JUŻ JUTRO TRAILER FILMU I FILMOWA KSIĄŻKA! Pisząc to, kolejny raz zapiera mi dech w piersiach i wręcz nie mogę powstrzymać emocji, które mi towarzyszą. Czy to naprawdę? Dokładnie. Po pięciu niespodziankach ze strony Tini ledwo ochłonęliśmy i nadal czekamy na punkt kulminacyjny w postaci teledysku do Born to shine, który pojawi się już w ten piątek, 25 marca. Dzisiaj dowiadujemy się, że wyjdzie książka na podstawie filmu Tini - nowe życie Violetty, ale także jutro obejrzymy oficjalny, pełny trailer produkcji. Początkowo mieliśmy do dyspozycji jedynie kilkunastosekundowy filmik, który wprowadził nas nieco do całej historii, a teraz jesteśmy krok od uchylenia rąbka tajemnicy. Co lepsze - już teraz dostępne są polskie wersje plakatów promocyjnych, mimo że premiera planowana jest dopiero na 1 lipca. Zapraszam do rozwinięcia po więcej informacji..

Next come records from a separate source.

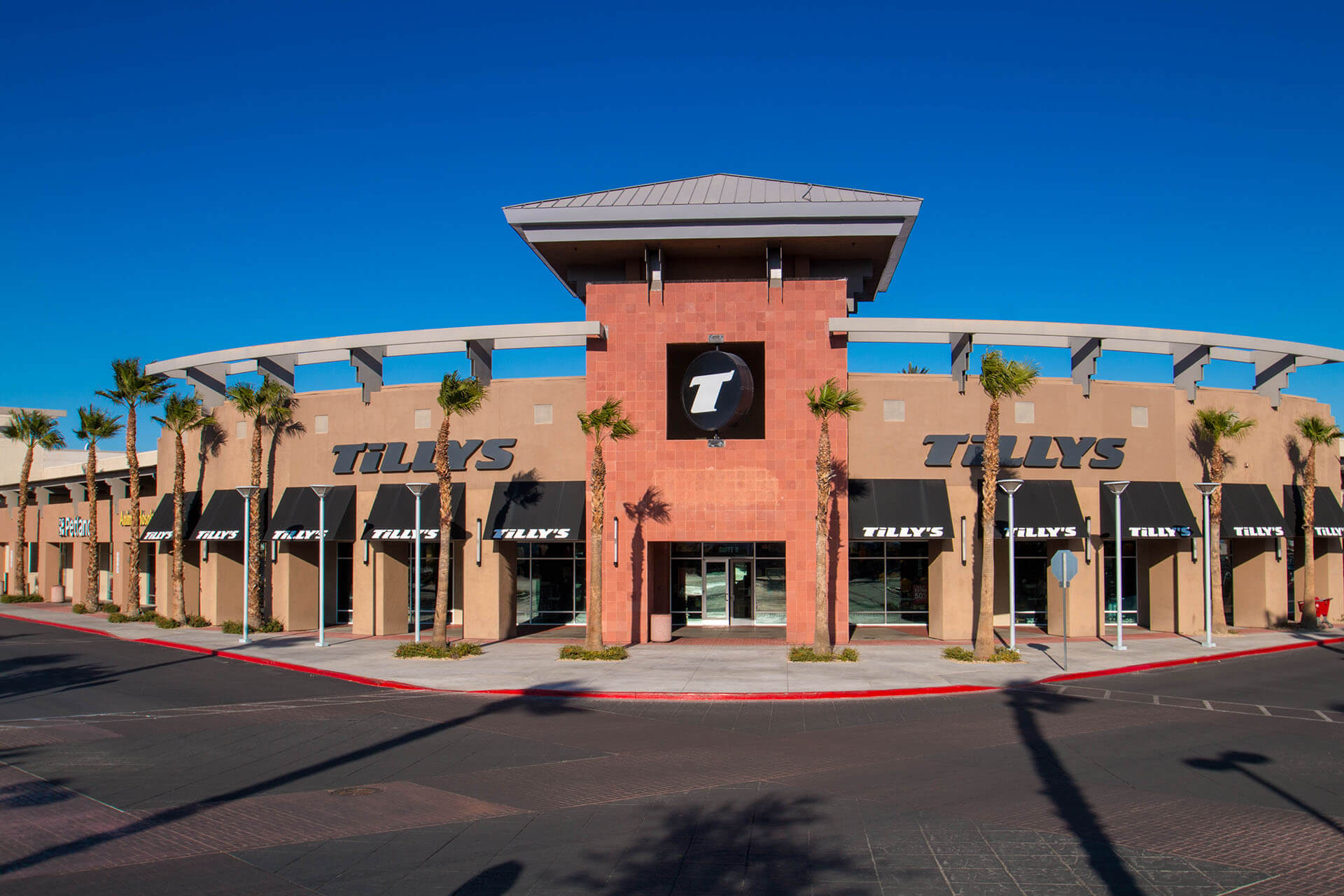 0b3ff238a21 Commercial Awnings – Metro Awnings Las Vegas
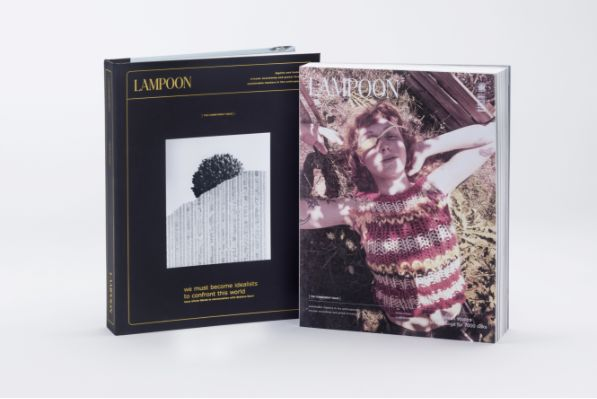 lampoon2
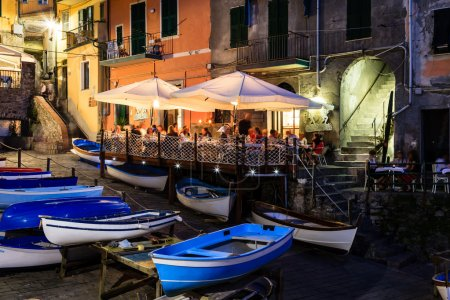 Illuminated Street of Riomaggiore in Cinque Terre at Night, Ital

Wczoraj na pewno dla każdej Tinistas, a także samej Tini był bardzo ważny dzień - 21 marca 2016 roku obchodziła swoje 19-ste urodziny. Jak się okazuje nie wyprawiła ogromnej imprezy z tłumami gości, a wręcz przeciwnie - spędziła je w gronie najbliższej rodziny oraz przyjaciół. W ramach niespodzianki obejrzała w Argentynie razem z około 50 - osobową grupą przedpremierowo film, nad którym pracowali przez najbliższe miesiące. Pierwszy trailer trwający niespełna minutę ukazał się ponad 3 miesiące temu, jednak już dzisiaj czas na krok w przód i kolejną, tym razem dostarczającą więcej informacji zapowiedź produkcji. Jak sama Martina gorąco zapowiedziała, NOWY TRAILER UKAŻE SIĘ JUŻ JUTRO. Nie znamy dokładnej godziny, dlatego musimy być czujni przez cały dzień. Ale to nie koniec niespodzianek. W końcu Tini lubi nas zaskakiwać. Do sprzedaży trafia kolejna książka, tym razem stworzona na podstawie filmu!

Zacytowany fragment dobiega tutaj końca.